Friday, January 12, 2007

More than private grief

It is turning out to be a little more than mere intrusion on private grief, as we first suggested. The new leader of the EPP, Frenchman Joseph Daul – who gave the Tory Boy Blog so much heartache – may turn out to be something more than a protectionist Europhile.

According to a story in The Financial Times - carefully, if lovingly planted by UKIP - the man may be a crook as well.

It is certainly and indisputably the case that the new leader of the EU parliament's biggest political group is under investigation for misuse of public funds in France – part of an inquiry into the diversion of €16m (£10.6m) of agricultural money in the 1990s that has also ensnared three former agriculture ministers.
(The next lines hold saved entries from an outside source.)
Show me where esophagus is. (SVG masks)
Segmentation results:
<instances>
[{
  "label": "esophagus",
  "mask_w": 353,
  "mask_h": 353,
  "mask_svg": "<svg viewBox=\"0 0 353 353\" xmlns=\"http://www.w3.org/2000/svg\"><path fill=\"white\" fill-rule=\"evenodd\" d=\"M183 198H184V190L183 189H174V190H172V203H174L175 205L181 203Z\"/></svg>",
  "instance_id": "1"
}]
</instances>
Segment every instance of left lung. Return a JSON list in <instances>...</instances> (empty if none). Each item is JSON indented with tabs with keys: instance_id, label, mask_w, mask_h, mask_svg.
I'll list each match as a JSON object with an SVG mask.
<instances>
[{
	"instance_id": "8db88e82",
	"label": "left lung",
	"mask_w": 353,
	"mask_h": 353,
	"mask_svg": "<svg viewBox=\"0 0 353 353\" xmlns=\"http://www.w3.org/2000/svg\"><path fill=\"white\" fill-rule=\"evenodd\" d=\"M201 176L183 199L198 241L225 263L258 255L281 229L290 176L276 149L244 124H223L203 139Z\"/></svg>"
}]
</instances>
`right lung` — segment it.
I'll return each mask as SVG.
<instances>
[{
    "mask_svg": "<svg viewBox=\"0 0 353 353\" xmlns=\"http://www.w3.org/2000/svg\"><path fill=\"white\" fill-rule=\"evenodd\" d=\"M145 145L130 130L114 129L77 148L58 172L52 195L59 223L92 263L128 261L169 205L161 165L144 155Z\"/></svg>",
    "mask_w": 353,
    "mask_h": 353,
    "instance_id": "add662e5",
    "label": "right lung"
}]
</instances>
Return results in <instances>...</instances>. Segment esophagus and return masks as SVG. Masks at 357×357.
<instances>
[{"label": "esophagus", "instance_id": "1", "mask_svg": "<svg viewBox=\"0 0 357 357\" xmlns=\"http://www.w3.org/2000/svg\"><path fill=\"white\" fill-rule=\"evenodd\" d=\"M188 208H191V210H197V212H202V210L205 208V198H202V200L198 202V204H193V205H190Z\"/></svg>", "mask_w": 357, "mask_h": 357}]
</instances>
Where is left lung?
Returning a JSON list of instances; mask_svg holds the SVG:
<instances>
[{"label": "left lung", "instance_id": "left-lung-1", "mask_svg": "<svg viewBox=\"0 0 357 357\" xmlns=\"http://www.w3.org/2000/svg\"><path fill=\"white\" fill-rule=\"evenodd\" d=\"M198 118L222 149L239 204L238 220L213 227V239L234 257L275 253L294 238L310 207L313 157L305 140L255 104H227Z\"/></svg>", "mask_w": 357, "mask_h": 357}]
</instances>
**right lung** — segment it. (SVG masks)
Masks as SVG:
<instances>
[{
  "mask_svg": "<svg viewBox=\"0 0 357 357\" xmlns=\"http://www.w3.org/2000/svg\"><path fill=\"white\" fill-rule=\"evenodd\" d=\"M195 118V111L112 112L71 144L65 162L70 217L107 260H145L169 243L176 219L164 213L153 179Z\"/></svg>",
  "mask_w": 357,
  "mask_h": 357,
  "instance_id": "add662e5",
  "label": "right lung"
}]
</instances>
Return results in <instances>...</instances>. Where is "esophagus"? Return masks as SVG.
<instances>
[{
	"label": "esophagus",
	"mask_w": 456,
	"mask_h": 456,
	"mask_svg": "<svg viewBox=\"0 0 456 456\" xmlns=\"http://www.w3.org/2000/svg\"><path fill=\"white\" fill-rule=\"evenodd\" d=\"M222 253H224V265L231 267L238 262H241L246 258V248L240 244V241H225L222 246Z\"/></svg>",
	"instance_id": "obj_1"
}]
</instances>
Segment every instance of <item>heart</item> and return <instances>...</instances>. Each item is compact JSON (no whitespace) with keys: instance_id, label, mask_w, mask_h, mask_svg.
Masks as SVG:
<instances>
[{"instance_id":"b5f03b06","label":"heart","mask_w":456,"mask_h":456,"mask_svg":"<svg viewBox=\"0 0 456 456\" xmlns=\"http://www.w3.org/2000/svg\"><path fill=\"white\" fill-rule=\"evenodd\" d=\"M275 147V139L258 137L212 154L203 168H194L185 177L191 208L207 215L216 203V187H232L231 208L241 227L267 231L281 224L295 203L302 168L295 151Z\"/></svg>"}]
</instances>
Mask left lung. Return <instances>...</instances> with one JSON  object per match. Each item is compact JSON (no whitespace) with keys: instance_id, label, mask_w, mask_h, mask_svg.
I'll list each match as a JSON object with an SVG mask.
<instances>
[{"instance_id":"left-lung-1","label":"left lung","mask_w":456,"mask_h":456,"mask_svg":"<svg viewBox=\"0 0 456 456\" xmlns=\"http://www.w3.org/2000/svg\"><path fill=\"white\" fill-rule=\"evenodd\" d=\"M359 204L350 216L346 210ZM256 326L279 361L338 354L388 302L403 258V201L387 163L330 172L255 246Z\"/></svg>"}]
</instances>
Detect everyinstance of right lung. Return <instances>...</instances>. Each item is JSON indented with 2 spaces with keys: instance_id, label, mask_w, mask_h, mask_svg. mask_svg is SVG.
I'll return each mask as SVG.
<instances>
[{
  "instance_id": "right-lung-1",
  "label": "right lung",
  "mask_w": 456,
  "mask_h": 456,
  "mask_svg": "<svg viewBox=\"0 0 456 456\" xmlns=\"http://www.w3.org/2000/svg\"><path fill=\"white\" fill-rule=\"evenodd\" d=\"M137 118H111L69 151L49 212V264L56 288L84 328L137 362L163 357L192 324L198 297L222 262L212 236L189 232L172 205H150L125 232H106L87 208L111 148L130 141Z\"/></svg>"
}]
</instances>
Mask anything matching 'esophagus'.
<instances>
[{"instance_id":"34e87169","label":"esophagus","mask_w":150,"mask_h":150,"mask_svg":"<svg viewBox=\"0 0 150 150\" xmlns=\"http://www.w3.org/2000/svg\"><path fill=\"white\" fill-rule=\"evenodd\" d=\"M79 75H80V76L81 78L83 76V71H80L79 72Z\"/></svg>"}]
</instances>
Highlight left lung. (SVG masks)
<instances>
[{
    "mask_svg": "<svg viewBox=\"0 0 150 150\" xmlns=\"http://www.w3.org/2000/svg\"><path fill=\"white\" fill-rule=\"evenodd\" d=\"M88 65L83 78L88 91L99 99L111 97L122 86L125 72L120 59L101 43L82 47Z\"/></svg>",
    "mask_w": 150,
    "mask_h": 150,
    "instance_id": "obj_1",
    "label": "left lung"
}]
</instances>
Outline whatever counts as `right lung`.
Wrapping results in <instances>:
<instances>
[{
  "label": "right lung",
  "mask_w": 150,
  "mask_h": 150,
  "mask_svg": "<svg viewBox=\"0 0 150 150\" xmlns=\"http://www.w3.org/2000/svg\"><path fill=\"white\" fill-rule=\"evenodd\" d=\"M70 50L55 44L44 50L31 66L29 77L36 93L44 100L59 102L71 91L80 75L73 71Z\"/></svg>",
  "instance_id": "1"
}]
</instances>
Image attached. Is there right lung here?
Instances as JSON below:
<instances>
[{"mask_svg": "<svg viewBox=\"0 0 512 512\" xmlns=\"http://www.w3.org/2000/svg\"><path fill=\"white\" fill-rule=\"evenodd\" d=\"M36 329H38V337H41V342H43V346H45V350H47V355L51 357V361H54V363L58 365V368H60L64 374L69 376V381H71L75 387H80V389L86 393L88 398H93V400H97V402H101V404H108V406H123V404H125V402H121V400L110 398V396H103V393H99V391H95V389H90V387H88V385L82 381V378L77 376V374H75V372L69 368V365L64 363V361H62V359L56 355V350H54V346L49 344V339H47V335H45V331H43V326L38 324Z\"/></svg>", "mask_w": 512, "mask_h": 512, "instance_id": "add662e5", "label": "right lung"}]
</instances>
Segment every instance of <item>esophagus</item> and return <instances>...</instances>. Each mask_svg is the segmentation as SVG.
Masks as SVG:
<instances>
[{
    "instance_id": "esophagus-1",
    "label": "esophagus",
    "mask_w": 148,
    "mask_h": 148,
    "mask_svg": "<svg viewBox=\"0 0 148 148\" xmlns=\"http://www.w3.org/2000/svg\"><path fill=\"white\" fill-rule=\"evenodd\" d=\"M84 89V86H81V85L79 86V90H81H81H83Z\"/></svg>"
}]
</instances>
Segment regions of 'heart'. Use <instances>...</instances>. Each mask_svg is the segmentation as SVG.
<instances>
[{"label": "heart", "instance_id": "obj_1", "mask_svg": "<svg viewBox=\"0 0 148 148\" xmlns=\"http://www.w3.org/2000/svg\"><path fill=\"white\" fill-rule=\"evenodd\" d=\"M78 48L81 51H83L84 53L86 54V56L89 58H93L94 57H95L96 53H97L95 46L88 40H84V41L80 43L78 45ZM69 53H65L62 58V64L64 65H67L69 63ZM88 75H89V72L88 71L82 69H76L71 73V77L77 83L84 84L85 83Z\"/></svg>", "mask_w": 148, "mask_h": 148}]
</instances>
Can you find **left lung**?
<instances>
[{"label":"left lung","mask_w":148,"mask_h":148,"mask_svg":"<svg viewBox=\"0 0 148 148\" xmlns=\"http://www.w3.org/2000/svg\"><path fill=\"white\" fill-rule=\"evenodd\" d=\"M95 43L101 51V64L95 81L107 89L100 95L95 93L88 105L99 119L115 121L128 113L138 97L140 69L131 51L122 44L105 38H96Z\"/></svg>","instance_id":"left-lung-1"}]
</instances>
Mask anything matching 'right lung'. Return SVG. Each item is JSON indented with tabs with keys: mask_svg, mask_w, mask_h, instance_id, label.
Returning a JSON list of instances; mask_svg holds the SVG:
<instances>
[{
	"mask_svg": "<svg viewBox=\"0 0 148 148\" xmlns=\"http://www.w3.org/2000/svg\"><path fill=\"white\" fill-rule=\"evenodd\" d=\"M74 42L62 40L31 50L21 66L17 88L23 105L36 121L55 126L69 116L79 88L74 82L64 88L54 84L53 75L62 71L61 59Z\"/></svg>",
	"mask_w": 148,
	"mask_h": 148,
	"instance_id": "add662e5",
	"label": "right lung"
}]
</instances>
Daul was head of the National Breeding Confederation, the beef producers' union, between 1993 and 1998 and was placed under investigation in 2004 for allegedly diverting money to finance the farmers' union, the FNSEA, and to pay his own staff. He is not accused of benefiting personally but of "complicity and concealment of the abuse of public funds".

Investigating magistrate Henri Pons, a key player in the Clearstream affair, France's latest political and financial scandal, is handling the case in Paris. Nicolas Jacquet, the head of the French grain producers' union, who first complained about the diversion of his members' money in 2000, said Mr Daul and his six co-accused had used every legal avenue to avoid a trial. However, he thought a trial would be delayed until after the French presidential election in May. MEPs could lift Mr Daul's immunity from prosecution if he were charged.

This is very reminiscent of the case of Jacques "Wheel" Barrot, the EU transport commissioner. Mr Barrot, another French crook from Chirac's UMP. In another story broken by UKIP, he failed to tell his boss José Manuel Barroso that he had been convicted of fraud in a party funding scandal, this one claiming as his excuse that fact that he had been pardoned by his pal Chirac.

One hesitates to declare that all French politicians are crooks, but it would be nice to have an example of one who was not. It would also be nice to think that the Tory MEPs – of which Daniel Hannan is one - now had enough sense to get out of the EPP pronto.

It is too late, of course, for the Boy as the publicity to come on this issue cannot but help remind people of his failure to honour the one promise he made of any consequence during his leadership campaign. He is about to learn the hard way that taking the easy way out in politics is never, in fact, the easy option.